Friday news -- semimotivated edition
Here's some stuff that I want to highlight:
Here's some other stuff I feel should be linked, but can't get psyched up to do much with...
- Numbers to call if you run into problems when voting on Tuesday, in Philadelphia or in Montgomery, Delaware, or Chester counties. (Bucks? You're on your own.) Also, here are some reminders on where and when to go to the polls.
- Philadelphia voters may be surprised to find that there are three ballot questions listed for next Tuesday.
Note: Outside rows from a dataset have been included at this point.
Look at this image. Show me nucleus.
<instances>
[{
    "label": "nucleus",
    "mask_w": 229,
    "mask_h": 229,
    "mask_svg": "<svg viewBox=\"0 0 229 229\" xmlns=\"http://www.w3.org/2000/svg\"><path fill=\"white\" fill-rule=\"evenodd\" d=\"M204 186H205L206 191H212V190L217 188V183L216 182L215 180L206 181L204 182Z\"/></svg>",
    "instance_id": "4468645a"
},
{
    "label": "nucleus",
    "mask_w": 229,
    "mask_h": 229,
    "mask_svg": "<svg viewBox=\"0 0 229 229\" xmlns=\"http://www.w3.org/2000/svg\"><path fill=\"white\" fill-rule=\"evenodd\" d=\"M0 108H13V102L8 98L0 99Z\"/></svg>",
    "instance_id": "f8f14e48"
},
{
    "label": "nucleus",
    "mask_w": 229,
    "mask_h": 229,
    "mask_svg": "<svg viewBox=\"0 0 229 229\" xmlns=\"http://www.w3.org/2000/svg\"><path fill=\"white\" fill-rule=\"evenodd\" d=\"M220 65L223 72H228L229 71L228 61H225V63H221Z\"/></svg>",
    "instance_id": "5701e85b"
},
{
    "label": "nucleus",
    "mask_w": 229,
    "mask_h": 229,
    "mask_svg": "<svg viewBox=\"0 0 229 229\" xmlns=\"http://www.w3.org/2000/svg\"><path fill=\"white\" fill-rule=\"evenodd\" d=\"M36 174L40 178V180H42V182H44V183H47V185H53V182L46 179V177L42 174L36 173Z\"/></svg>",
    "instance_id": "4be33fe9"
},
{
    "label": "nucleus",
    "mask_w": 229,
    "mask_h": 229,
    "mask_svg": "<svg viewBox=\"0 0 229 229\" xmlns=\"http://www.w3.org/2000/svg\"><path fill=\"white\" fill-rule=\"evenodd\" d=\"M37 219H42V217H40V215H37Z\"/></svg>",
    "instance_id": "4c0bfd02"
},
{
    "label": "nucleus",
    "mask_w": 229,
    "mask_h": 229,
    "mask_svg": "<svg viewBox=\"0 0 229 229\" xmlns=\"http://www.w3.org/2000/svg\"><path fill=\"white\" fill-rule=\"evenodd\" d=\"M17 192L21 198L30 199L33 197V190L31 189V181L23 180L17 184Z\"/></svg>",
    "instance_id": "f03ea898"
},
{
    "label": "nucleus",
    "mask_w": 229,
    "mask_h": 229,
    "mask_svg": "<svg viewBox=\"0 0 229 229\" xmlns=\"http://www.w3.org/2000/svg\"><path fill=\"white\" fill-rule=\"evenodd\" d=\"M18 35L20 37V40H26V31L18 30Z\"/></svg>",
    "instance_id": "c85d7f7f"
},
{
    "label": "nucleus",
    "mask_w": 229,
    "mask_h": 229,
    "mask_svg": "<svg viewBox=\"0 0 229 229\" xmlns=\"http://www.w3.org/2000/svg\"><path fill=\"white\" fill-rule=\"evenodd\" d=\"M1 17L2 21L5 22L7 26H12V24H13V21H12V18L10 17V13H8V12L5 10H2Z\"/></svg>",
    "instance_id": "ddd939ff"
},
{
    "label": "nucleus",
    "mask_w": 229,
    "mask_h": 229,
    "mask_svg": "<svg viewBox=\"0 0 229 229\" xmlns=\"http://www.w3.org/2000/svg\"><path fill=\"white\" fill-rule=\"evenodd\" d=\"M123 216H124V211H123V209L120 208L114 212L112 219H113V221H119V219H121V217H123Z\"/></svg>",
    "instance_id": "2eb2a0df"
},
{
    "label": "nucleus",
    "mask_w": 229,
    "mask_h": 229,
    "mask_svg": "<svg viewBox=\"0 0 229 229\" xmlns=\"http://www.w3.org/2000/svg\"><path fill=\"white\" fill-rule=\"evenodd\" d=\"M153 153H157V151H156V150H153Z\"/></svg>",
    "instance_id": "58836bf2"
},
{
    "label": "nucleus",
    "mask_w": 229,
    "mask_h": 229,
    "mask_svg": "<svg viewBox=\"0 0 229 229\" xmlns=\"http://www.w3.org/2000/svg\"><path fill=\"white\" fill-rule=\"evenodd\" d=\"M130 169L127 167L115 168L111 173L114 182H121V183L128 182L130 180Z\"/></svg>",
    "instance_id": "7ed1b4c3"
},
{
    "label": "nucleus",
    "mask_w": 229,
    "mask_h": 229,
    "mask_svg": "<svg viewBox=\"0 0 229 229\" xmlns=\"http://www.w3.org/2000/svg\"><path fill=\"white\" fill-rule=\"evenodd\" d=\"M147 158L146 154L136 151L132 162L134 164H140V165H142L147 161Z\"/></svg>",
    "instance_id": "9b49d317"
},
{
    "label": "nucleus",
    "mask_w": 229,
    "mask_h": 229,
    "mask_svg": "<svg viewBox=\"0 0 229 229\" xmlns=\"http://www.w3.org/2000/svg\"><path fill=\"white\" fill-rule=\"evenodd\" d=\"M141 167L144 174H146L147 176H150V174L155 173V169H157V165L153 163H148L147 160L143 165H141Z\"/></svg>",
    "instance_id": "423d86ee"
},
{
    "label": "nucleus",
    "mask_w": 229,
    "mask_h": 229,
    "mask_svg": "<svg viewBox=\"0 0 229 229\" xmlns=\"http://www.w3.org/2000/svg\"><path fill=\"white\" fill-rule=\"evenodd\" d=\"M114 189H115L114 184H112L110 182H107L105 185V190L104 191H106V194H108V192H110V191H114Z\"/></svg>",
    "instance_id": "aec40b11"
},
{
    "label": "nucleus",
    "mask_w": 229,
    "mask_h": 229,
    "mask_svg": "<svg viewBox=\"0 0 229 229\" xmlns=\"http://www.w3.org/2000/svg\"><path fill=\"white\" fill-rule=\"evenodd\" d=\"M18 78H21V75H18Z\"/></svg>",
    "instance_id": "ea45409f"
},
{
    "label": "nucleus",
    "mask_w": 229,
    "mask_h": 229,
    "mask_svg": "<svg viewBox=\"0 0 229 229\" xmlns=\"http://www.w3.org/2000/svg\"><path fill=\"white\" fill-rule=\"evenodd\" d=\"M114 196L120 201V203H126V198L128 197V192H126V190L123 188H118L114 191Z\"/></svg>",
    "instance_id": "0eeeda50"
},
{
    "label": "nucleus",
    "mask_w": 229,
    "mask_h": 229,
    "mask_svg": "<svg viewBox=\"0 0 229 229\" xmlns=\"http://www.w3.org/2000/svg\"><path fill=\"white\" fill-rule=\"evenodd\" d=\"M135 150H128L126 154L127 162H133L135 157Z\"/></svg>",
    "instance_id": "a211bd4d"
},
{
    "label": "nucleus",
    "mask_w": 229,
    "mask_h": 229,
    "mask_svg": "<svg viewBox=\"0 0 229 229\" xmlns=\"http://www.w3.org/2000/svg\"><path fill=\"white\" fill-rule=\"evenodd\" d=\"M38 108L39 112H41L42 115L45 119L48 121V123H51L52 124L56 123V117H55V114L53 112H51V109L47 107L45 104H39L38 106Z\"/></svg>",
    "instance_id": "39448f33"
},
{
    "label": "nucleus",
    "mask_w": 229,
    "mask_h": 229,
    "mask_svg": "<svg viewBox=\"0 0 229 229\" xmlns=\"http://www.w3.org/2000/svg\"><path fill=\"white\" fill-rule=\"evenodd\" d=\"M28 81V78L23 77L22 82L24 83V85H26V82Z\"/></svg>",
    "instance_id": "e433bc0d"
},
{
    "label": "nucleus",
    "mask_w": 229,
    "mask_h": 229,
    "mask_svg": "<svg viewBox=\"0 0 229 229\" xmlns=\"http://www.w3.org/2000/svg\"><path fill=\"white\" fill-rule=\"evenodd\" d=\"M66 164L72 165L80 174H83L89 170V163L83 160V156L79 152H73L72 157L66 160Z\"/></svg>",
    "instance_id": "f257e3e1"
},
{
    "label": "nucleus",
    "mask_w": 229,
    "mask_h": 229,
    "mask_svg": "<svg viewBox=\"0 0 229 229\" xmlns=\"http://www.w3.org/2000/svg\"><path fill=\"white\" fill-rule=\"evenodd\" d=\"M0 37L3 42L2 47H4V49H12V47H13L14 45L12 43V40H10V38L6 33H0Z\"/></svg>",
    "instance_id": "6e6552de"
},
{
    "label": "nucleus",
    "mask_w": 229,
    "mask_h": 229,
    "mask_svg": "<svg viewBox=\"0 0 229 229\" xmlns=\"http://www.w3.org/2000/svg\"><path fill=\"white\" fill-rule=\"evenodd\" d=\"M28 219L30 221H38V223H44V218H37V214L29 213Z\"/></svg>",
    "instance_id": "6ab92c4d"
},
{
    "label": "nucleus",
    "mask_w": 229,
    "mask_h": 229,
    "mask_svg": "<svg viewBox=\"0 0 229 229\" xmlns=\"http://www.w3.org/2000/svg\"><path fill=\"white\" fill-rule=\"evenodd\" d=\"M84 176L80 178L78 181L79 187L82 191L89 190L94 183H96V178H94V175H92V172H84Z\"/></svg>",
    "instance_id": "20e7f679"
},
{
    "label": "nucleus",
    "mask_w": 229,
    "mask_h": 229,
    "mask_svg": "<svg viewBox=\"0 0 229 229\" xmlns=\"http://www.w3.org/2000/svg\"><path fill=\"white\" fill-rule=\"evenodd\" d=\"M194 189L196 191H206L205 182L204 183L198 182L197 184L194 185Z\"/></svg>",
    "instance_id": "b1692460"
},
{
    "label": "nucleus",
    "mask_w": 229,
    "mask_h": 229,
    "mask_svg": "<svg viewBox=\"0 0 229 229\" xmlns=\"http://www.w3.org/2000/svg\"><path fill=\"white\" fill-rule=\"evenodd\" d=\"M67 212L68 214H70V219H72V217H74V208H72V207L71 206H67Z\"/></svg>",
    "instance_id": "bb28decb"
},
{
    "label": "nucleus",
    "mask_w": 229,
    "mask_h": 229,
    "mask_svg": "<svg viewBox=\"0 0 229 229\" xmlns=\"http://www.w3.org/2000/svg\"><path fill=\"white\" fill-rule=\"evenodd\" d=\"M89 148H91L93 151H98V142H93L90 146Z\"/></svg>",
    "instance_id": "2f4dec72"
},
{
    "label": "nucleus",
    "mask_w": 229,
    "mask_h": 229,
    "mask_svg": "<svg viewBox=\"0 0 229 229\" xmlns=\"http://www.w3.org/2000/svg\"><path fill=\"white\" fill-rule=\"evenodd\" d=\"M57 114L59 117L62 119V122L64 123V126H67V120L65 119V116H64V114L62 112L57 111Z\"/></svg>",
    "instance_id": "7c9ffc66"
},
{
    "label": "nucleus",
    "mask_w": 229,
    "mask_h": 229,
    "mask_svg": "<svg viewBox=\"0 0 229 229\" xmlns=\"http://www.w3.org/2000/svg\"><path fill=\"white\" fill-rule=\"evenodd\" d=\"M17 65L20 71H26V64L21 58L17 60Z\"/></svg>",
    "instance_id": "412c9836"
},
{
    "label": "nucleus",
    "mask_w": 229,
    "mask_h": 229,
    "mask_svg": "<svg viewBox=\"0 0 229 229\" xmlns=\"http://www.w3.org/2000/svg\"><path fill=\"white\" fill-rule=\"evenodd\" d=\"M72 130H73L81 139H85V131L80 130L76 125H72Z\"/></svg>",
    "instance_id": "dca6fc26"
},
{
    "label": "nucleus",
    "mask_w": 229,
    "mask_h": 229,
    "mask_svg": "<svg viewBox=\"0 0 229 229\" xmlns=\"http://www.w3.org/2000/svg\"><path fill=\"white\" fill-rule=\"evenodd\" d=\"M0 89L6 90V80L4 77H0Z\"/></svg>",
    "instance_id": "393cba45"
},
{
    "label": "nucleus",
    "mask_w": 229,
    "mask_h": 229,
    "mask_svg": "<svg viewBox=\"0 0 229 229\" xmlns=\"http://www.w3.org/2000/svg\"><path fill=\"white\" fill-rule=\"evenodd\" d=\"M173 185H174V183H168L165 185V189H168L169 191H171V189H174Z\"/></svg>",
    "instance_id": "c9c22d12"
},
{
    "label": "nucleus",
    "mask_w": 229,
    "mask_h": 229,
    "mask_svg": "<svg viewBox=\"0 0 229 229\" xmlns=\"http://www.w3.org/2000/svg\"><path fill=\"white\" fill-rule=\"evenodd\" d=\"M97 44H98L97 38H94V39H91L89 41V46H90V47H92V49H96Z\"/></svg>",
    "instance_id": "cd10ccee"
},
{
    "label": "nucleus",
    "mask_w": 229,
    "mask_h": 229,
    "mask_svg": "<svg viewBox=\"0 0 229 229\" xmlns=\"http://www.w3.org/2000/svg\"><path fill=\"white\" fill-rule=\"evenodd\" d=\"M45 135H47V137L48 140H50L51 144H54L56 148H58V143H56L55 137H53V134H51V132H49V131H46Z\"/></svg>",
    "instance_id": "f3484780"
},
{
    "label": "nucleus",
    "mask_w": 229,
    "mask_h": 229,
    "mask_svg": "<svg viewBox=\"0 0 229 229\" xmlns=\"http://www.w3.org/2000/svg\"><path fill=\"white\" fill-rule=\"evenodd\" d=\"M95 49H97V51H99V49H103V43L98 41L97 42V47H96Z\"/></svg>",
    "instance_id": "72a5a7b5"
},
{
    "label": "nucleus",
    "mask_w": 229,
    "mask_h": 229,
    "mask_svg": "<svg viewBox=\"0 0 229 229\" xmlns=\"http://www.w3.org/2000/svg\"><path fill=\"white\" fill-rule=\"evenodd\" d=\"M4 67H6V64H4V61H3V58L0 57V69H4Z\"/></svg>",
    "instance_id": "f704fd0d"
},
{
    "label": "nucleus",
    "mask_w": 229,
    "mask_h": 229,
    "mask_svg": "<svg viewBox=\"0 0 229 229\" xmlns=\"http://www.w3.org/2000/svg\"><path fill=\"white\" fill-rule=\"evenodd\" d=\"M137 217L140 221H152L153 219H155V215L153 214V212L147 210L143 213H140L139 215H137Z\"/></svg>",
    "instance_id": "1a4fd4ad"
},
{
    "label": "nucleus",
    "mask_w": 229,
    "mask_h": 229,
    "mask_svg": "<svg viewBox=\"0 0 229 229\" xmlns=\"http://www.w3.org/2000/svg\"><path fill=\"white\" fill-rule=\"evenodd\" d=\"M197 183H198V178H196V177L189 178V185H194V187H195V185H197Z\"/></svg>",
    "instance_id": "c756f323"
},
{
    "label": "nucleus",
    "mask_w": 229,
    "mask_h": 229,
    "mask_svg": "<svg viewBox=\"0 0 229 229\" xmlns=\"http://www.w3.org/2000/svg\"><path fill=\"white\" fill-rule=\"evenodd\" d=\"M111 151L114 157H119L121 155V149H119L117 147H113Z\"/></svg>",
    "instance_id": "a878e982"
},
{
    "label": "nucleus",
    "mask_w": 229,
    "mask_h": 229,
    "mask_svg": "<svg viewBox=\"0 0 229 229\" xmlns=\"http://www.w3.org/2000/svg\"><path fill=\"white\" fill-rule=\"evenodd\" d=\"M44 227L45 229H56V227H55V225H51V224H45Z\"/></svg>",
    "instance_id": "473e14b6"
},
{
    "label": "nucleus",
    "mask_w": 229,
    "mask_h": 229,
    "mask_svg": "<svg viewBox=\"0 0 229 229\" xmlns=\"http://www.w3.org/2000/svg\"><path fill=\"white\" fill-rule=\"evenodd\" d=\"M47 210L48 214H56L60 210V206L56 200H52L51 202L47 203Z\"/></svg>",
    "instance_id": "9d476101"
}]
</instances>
The Inquirer offers a summary and recommendations. (Not sure that I agree with them, but am still looking for better info.)
- Sestak feels good about his voter turnout troops for the final push.
- Sherwood's campaign must be glum in face of more details about the hefty sum he paid his mistress to keep the story to herself until after the election...
- Bhakta tries to personally prove that politics is a circus.
- More on the action in the 8th District, which is seeing heaps of third-party ads for and against Fitzpatrick and Murphy, as well as a heap of visits, as by this bus full of Democratic rainmakers. The Daily News dissects one ad, and Daddy Democrat explains what it's like to be in the suburbs right now, with the deluge of mailings and other campaign action coming at you all the time.
Here's some other stuff I feel should be linked, but can't get psyched up to do much with...
- Rendell and Swann on how to spend education funds.
- Nutter on proposed cuts to Philly school spending.
- Tasco on how to spend city surplus.
- Ramos claims Philly making progress on disaster plan.
- Inquirer applauds lobbying reform, says more needed.
- DN notes new riverfront plan put to test by big project already well along.
- Finally, the recent kerfluffle at Philadelphia's Department of Human Services (not blogged here), relating to its poor safeguarding of abused children, has led Mayor Street to convene a panel to look at all child-welfare cases.
1 Comments:
The Inky has it backwards on the city ballot initiatives. The city should be required to report on minority firms
versus the business they get. If we had such data, it would make it much easier to figure out if a firm gets work because of "pay to play" or because the firm is the only minority-owned firm in its field.
While it's a tragedy for any family to lose a member to violence, there is no reason to give preference to family members of police or firemen killed in the line of duty. There have been over 300 murder victims in Philadelphia this year and only one was a policeman. This proposal is
a slap in the face to all the other families of murder victims.